• Directions: Copy out the records word for word, from the line containing "How far from the capture" through the last line of the records.

• Data records:
#####

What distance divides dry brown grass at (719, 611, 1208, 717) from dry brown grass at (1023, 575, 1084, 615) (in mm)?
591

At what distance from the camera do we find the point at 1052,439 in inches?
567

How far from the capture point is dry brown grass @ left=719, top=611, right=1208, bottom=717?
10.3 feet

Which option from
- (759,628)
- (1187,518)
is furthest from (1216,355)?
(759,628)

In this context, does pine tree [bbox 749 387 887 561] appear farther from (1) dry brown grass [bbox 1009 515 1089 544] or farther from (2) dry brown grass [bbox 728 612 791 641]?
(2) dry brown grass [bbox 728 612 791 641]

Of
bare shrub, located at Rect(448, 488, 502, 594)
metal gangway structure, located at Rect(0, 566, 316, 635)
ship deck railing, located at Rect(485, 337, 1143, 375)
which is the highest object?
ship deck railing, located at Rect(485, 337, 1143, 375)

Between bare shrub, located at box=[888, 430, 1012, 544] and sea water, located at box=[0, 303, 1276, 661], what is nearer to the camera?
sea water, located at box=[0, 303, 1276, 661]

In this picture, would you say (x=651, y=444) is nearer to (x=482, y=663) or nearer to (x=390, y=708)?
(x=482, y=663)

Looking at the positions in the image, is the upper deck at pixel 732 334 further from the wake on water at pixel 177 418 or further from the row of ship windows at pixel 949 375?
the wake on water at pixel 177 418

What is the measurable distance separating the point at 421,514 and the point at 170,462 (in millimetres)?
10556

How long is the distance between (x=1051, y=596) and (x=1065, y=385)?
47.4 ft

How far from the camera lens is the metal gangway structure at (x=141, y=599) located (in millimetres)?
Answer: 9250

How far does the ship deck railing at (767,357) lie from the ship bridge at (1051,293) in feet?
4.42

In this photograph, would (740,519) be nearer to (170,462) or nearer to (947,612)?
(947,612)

#####

• Exercise solution:
How far from the capture point is dry brown grass @ left=719, top=611, right=1208, bottom=717?
10.3 feet

Which option from
- (759,628)
- (1187,518)
is furthest from (1216,355)?
(759,628)

In this context, does pine tree [bbox 749 387 887 561] appear farther from (1) dry brown grass [bbox 1009 515 1089 544] or farther from (2) dry brown grass [bbox 728 612 791 641]?
(2) dry brown grass [bbox 728 612 791 641]

Of
bare shrub, located at Rect(448, 488, 502, 594)
metal gangway structure, located at Rect(0, 566, 316, 635)
ship deck railing, located at Rect(485, 337, 1143, 375)
which is the highest object?
ship deck railing, located at Rect(485, 337, 1143, 375)

Between bare shrub, located at box=[888, 430, 1012, 544] and sea water, located at box=[0, 303, 1276, 661], what is nearer to the camera?
sea water, located at box=[0, 303, 1276, 661]

In this picture, would you say (x=651, y=444) is nearer to (x=482, y=663) or nearer to (x=390, y=708)?
(x=482, y=663)

Looking at the positions in the image, is the upper deck at pixel 732 334 further from the wake on water at pixel 177 418 or further from the row of ship windows at pixel 949 375?
the wake on water at pixel 177 418

What is the measurable distance separating the point at 421,514 and the point at 170,462 (in millimetres)?
10556

How long is the distance between (x=1051, y=596) and (x=1065, y=385)?
47.4 ft

How far from the camera lens is the metal gangway structure at (x=141, y=599) located (in millimetres)?
Answer: 9250

How far does the ship deck railing at (767,357) lie from the ship bridge at (1051,293) in feet?
4.42

In this photograph, would (740,519) be nearer to (170,462) or nearer to (947,612)?
(947,612)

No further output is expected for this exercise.